This week the headlines have been full of claims that fathers have now been given equal rights to see their children, following the launch of a government consultation for proposed laws for parents on separation. However, this is not actually the case, and with lawyers warning of an increase in disputes between parents, and fathers' rights groups claiming they are the "worst Father's day card ever", the proposals have met with a confused and lukewarm reaction. So what has the Government actually proposed?
What the proposals will do:
- Amend the law to place an explicit requirement on courts to consider the benefit of the child having a continuing relationship with both parents, alongside other factors affecting their welfare.
The government has suggested four options as to how this would be achieved, from placing this as the starting point for the courts to consider when asked to make an order for who a child should live with or how often a parent sees their child, to it just being one of the factors they must consider.
- Increase the powers of enforcement available to the courts if one parent ignores an order, including withholding the parent's driving licence or passport, or placing a curfew order on them so that they are required to be at a certain address at a certain time. However, the Government recognises that the more serious powers will only be used in exceptional circumstances, as with those that are currently available (including imprisonment or transfer of residence of the child to the other parent).
- Promote alternatives to going to court, including mediation, counselling or reaching agreements through collaborative law (in which the parents would work with specially trained lawyers to reach an agreement outside of court). They plan to set up an online resource, to be available by the end of 2012, to provide information and support for parents upon separation, as well as giving judges greater powers to order parents to attend mediation or require them to do so before going to court.
What the proposals won't do:
- Give parents a legal or equal right to see their child. Currently, there is no legal right for a parent to see their child, the law currently being focused on the child's welfare, rather than on any rights of the parent.
Where one parent is preventing the other from seeing their child, they can apply to the court for an order that contact. In most cases, unless there are concerns about the child's safety, this will be granted. But that is not an absolute guarantee and the proposals will not change that.
- Ensure that the child will spend an equal or similar amount of time with each of their parents, which is something that fathers' rights groups had been campaigning for. While the Government initially seemed receptive to that idea, they have moved away from this to the concept of "co-operative parenting" and ruled out any legislating for any appropriate division of time.
Again, this reflects the prevailing view that providing a starting point for how much time a child spends with each parent runs the risk of ignoring what is best for the child, where individual circumstances are not suited for a one size fits all approach.
- Give parents any greater ability to play part in their child's life upon separation. If a parent has Parental Responsibility, then they will have the full rights and responsibilities to make key decisions in their child's life. Mothers automatically have Parental Responsibility, as do fathers who were married to the mother at the child's birth or unmarried fathers who are on the child's birth certificate (after 1st December 2003). The proposals will not increase these responsibilities, and nor will they give them to those fathers who do not have it.

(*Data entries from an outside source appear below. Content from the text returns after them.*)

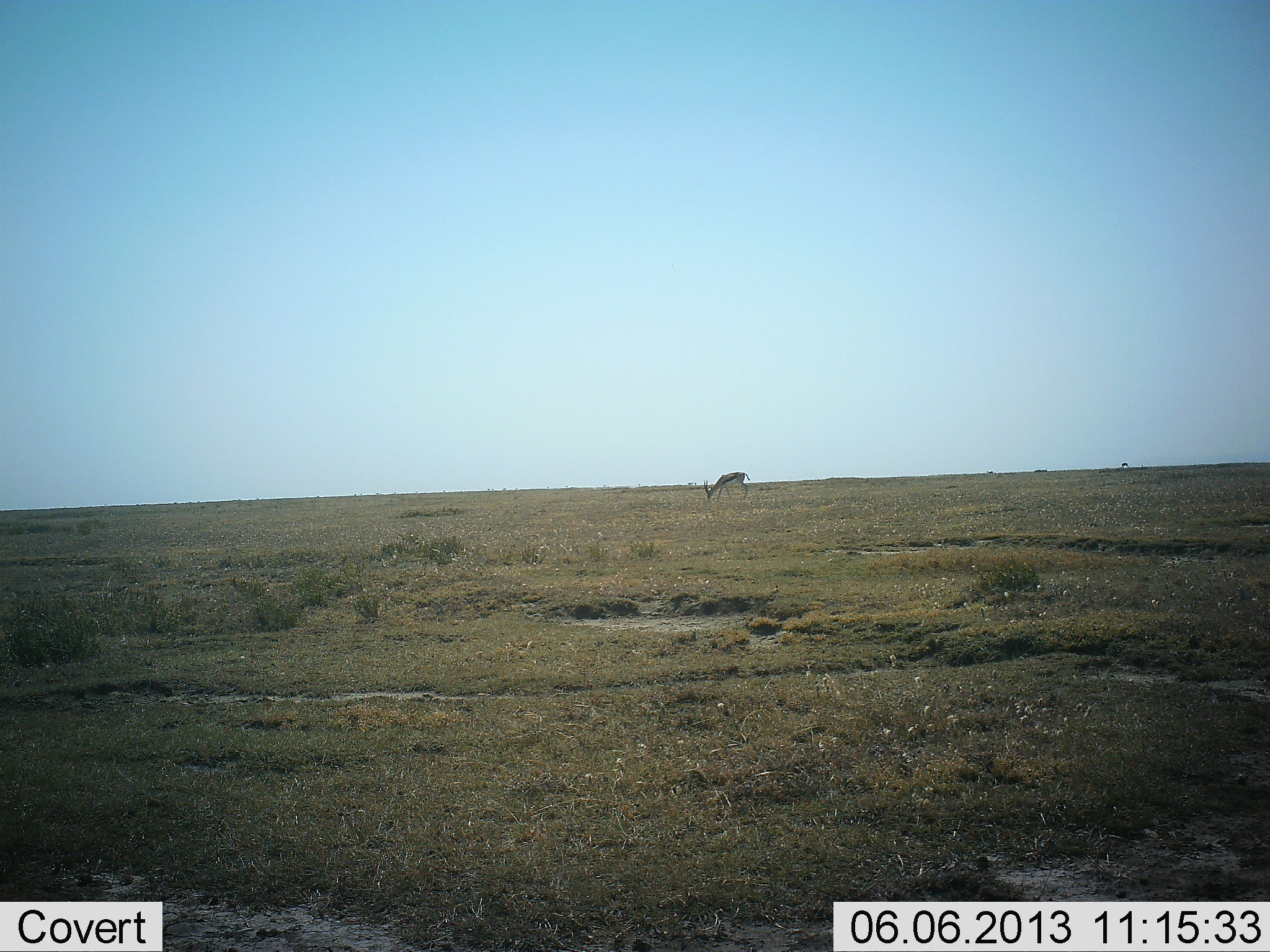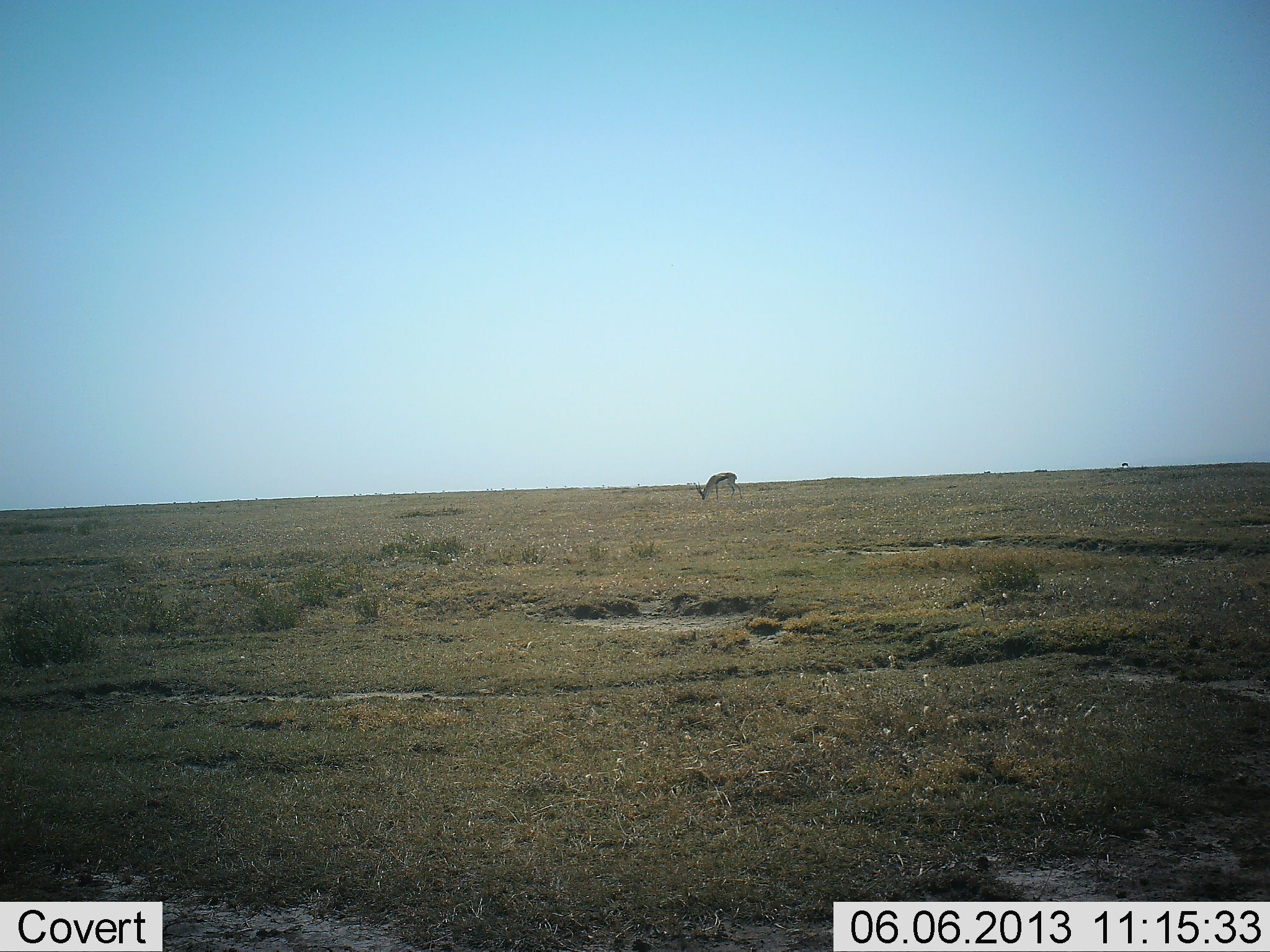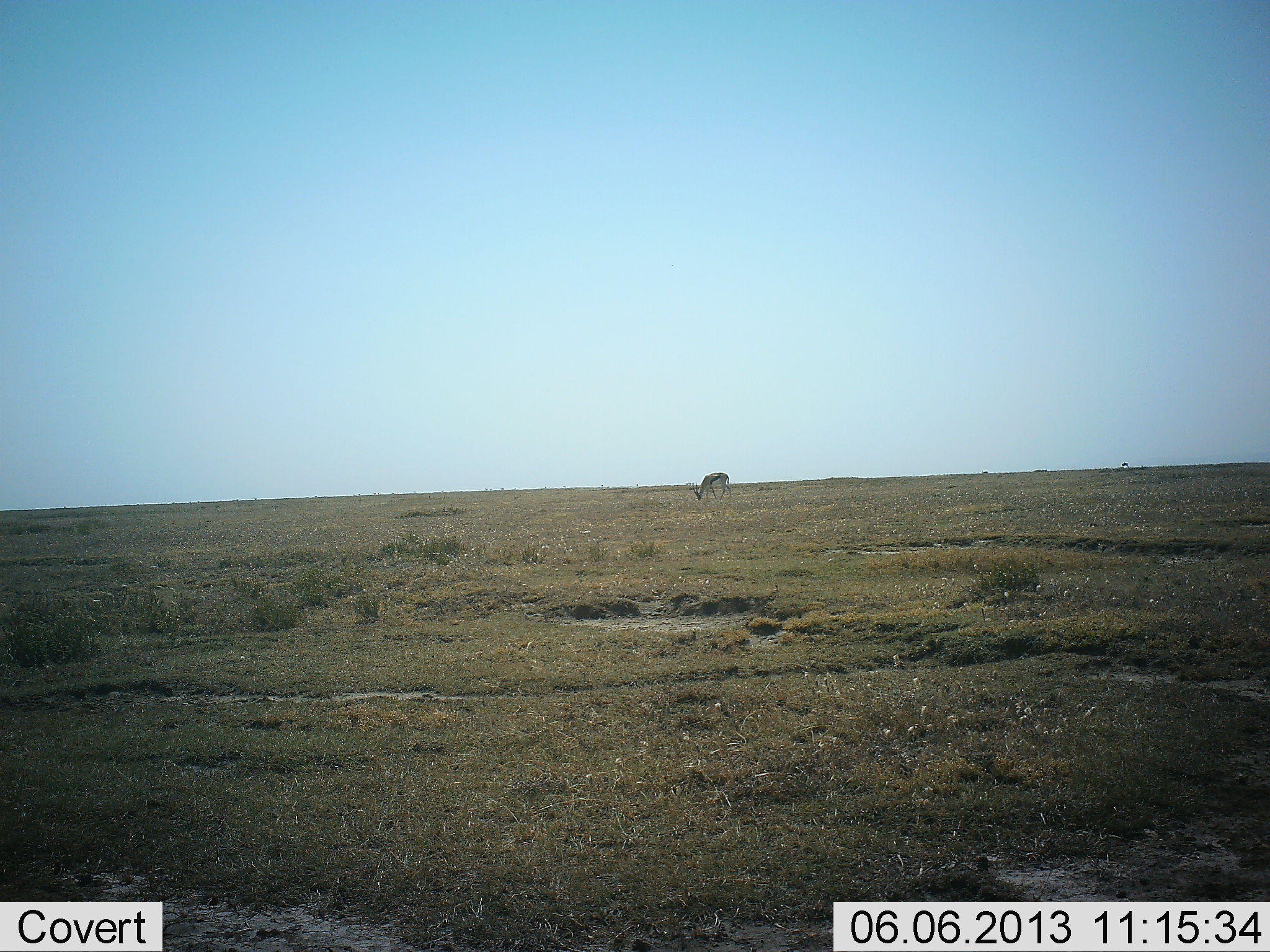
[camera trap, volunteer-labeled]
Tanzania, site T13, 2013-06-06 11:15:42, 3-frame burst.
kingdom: Animalia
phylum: Chordata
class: Mammalia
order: Artiodactyla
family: Bovidae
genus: Eudorcas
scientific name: Eudorcas thomsonii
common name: thomson's gazelle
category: gazellethomsons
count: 1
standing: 32%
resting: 0%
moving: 32%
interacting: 0%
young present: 0%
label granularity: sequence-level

When launching the proposals, the Government said that their aim is to shift the perception that the courts are biased towards on parent and they wish to make clear that both parents should play an important part in their child's life. In practice, however, the courts generally take that approach, and yet the perception of unfairness remains. But are new laws the best way of changing the perception? There is a risk of further confusing parents as to what their legal position is, as has been seen in the reporting of the proposals.
It is undoubtedly better for children that both of their parents play a proper role in their upbringing if they are able, and any steps that can help parents resolve their difficulties outside of the court, whether directly or through alternative services such as mediation, should be encouraged. But surely the best way to ensure that both parents can and do play an active role in their child's life is to highlight the benefits of an active involvement and to place an equal role of the value of both parents, not just on separation, but at all stages of a child's life and at all levels of society.